Herausgefordert wird diese Frage durch die Wahrnehmung eines auffallenden Gegensatzes, der zwischen den Grundzügen der menschlichen Individualität und dem Lebensgang des Philosophen auf der einen Seite und führenden Gedanken seiner Lehre auf der anderen zutage tritt. Befinden sich Leben und Lehre, Persönlichkeit und Werk in innerer Übereinstimmung oder in innerem Widerstreit? Und was folgt aus der richtigen Antwort darauf für die Würdigung dieser Philosophie?

Zahlreich sind die Gebiete, auf welchen man die Fragestellung nach Übereinstimmung und Widerstreit zwischen Leben und Lehre in dem hier gemeinten Sinne ohne weiteres als gegenstandslos erkennt. Bei der wissenschaftlichen Leistung eines Mathematikers, Chemikers oder Astronomen ist sie offenbar ohne Sinn. Anders scheinen die Verhältnisse zu liegen, wenn es sich um das Werk eines Philosophen handelt, zumal wenn dieser als Ethiker das menschliche Wollen und Handeln auf seinen Wert und Unwert hin erforscht und das Ergebnis seiner Untersuchung in fest umrissener Lehre fixiert hat.

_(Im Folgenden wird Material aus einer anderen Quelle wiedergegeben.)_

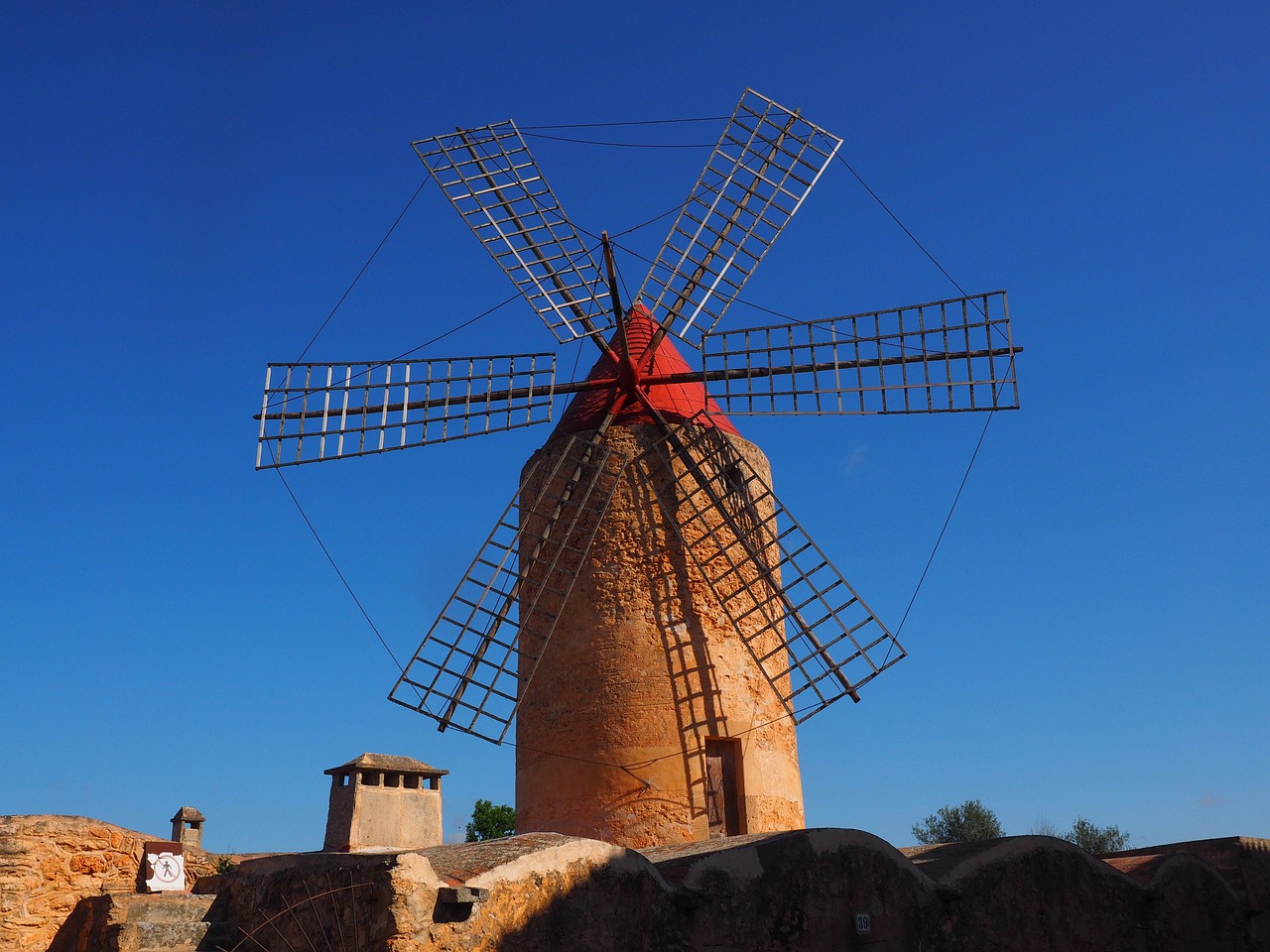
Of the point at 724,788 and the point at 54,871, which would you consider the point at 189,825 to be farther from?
the point at 724,788

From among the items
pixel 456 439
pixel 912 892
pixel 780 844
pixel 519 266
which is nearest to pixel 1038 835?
pixel 912 892

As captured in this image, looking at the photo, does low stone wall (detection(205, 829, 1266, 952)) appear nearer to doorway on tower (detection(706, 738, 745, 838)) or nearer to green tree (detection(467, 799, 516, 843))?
doorway on tower (detection(706, 738, 745, 838))

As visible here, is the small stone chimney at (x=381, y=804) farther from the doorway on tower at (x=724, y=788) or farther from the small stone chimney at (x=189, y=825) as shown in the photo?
the doorway on tower at (x=724, y=788)

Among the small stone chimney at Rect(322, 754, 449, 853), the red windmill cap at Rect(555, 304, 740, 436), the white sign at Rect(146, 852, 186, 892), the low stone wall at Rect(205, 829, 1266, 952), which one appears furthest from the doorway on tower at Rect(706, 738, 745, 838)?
the small stone chimney at Rect(322, 754, 449, 853)

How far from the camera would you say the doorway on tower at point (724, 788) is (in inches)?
328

Hier scheint die Frage nach dem Verhältnis zwischen Leben und Lebenswerk berechtigt, wenn nicht geboten; denn hier bewegen sich Denker und Gedachtes sozusagen auf gleicher Ebene. Hier besteht die Möglichkeit einer Verkörperung gedanklicher Ergebnisse im Leben der philosophischen Persönlichkeit. Hier kann andrerseits der Mangel solcher Verkörperung zu der Annahme verführen, es sei der innere Zusammenhang zwischen Leben und Lehre unterbrochen.

Letzteres scheint auf den ersten Blick bei Schopenhauer der Fall zu sein. Der zähen, unbeirrbaren, oft verletzenden Willensbehauptung im Leben des Philosophen steht bei ihm eine Lehre gegenüber, welche das Phänomen der Willensentäußerung zur Grundlage alles sittlichen Verhaltens macht und die 'Formel „Neminem laede, imo omnes, quantum potes, java” [Was du nicht willst, daß man dir tu, das füge keinem andern zu] als obersten Grundsatz der Ethik enthält.

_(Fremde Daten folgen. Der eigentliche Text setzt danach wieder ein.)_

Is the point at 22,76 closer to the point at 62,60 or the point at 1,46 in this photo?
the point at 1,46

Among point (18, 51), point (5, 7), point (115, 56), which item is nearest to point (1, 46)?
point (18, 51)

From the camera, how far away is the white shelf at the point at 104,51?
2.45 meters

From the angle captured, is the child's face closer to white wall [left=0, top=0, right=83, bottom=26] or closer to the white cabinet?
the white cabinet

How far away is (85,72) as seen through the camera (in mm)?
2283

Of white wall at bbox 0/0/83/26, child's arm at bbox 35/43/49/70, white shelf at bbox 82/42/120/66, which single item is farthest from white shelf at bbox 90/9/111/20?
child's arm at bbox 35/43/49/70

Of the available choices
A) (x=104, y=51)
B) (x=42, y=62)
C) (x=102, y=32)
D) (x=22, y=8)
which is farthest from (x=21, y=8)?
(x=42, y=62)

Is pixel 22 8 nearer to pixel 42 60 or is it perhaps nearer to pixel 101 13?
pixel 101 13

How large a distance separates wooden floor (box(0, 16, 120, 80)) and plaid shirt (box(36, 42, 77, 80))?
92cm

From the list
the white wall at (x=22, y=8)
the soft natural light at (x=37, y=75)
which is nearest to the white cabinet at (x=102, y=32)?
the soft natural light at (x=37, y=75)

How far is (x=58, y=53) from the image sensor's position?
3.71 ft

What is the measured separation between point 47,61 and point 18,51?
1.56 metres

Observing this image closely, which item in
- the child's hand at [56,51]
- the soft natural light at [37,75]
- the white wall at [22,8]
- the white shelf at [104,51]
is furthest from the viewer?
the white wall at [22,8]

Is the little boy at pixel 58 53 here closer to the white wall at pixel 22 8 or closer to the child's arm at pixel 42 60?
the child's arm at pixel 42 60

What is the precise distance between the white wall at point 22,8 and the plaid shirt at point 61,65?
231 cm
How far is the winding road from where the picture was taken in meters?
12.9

Dem maßvollen, aber bewußten Streben nach entschiedenem Lebensgenuß steht eine Lehre gegenüber, welche den Einblick in das allumfassende, unausschöpfliche Weltleid zur Quelle der Abkehr von den irdischen Genüssen werden läßt. - Der Gegensatz ist offenbar. Aber hier gilt es, vor gefährlichen Irrtümern und Vorurteilen auf der Hut zu sein.

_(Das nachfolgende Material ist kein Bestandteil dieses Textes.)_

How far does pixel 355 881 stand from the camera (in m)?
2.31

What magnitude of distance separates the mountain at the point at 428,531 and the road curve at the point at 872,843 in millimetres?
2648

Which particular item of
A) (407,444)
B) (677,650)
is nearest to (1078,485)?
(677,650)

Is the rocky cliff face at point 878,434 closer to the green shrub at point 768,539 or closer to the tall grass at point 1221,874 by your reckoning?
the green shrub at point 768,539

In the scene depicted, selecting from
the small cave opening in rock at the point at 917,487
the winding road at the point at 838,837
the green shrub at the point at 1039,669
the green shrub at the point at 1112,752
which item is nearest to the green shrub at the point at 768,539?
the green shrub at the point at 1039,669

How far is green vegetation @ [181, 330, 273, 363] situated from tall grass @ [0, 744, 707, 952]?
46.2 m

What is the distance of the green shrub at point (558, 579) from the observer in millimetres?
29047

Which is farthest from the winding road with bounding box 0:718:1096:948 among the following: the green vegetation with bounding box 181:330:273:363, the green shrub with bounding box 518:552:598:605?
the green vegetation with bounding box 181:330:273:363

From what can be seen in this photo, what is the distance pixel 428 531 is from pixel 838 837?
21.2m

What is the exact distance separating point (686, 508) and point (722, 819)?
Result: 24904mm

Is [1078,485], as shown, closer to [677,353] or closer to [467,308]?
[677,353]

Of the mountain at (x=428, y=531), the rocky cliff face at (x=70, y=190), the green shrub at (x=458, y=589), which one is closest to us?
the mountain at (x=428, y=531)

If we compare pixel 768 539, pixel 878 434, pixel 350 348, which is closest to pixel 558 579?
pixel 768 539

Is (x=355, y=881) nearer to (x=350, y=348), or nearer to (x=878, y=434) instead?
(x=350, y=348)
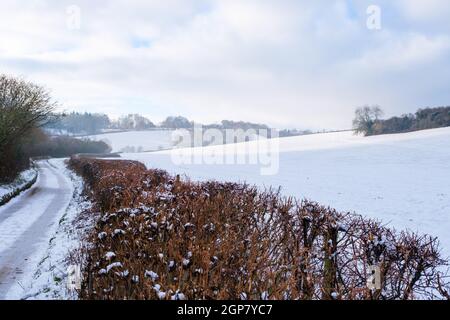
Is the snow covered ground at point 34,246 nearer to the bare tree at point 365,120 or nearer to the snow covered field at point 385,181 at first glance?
the snow covered field at point 385,181

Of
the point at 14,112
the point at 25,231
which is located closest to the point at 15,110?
the point at 14,112

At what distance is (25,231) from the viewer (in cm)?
1457

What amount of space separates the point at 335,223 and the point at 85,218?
1167cm

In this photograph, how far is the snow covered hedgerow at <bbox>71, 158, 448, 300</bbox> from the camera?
15.1ft

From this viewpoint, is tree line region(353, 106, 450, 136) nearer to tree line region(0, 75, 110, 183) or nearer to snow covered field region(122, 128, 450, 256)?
snow covered field region(122, 128, 450, 256)

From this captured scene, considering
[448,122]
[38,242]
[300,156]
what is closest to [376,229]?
[38,242]

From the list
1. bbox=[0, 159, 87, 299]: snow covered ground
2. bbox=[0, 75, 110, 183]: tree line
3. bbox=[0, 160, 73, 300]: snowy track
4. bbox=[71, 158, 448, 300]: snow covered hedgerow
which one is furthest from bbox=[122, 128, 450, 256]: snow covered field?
bbox=[0, 75, 110, 183]: tree line

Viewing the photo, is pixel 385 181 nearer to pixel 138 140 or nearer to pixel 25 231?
pixel 25 231

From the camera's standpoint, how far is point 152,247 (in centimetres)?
585

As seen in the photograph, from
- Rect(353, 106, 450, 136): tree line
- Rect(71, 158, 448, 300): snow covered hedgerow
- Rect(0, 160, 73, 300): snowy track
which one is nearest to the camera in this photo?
Rect(71, 158, 448, 300): snow covered hedgerow

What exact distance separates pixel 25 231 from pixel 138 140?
126530 millimetres

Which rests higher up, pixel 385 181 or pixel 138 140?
pixel 138 140

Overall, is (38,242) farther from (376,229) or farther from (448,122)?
(448,122)

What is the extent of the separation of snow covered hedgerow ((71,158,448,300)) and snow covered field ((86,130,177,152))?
11323cm
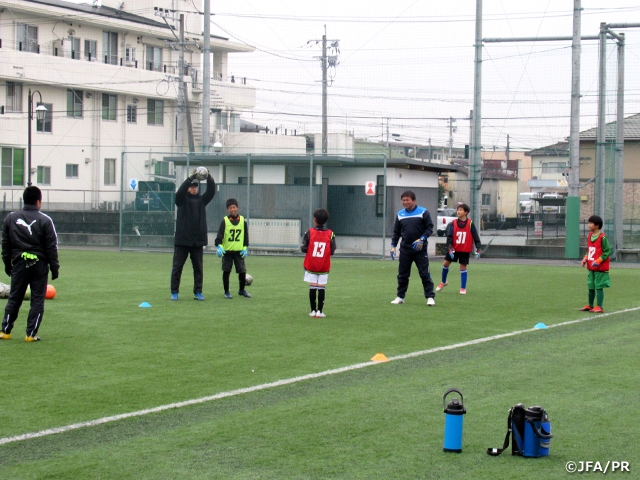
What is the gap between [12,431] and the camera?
21.3ft

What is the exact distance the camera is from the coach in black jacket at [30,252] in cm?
1040

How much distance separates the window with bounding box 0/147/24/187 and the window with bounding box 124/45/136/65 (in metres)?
10.8

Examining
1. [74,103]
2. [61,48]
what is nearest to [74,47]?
[61,48]

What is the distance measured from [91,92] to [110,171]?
5.03m

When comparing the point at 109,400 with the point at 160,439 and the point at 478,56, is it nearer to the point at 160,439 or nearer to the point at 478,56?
the point at 160,439

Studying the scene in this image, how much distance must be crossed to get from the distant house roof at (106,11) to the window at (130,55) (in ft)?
5.81

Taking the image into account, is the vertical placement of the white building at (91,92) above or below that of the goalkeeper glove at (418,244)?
above

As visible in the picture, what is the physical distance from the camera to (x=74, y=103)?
51.1m

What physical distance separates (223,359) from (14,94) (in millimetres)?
42625

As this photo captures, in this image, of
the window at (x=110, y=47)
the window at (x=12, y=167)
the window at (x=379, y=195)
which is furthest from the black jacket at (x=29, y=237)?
the window at (x=110, y=47)

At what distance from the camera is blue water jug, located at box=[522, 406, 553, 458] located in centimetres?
577

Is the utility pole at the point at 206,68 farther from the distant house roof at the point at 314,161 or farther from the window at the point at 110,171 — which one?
the window at the point at 110,171

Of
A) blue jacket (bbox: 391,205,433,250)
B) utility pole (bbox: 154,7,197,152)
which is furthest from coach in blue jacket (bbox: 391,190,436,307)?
utility pole (bbox: 154,7,197,152)

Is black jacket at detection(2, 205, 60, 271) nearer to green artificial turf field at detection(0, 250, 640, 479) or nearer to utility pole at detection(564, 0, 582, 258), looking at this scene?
green artificial turf field at detection(0, 250, 640, 479)
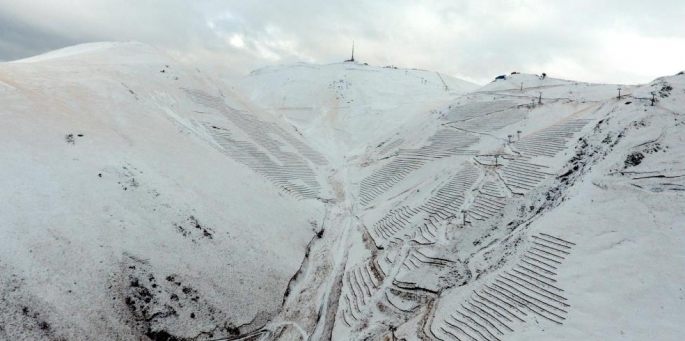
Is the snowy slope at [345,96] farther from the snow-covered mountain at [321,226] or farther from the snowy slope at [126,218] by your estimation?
the snowy slope at [126,218]

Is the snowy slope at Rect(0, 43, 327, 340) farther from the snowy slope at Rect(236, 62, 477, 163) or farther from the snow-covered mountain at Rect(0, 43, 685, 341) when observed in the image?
the snowy slope at Rect(236, 62, 477, 163)

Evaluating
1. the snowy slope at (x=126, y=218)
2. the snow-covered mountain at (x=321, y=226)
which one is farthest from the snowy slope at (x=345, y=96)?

Das gekennzeichnete Kontrastverhältnis zwischen Gelehrtem und Gelebtem bietet zunächst nicht die sachliche Grundlage, um das Leben des Denkers gegen seine Lehre auszuspielen und die letztere durch Hinweis auf ersteres herabzusetzen. Ebensowenig wie die Nötigung besteht, daß der Kunstkenner und -kritiker selbst schaffender Künstler sei, ist an den philosophischen Ethiker von vornherein das Ansinnen zu stellen, daß, er erkannte Wertverhältnisse selber in praktisches Handeln umsetze.

Schopenhauer drückt dies in seiner Weise durch die scharfgeprägte Formel aus, der Philosoph brauche ebensowenig ein Heiliger zu sein, wie der Heilige ein Philosoph, entsprechend wie ein großer Bildhauer nicht ein Mensch von vollkommener Schönheit zu sein brauche und umgekehrt.

Wenn man aber in dem bezeichneten Kontrast zwischen Leben und Lehre einen „Widerspruch“ erblickt hat, so liegt dieser Auffassung, wie schon von anderer Seite betont worden ist, eine prinzipielle Unklarheit in Gestalt doppelsinnigen Gebrauchs des Wortes „Lehre“ zugrunde, indem dasselbe einmal im weiteren Wortsinne als „Theorie“, sodann im engeren Sinne als „Vorschrift“ verstanden wird.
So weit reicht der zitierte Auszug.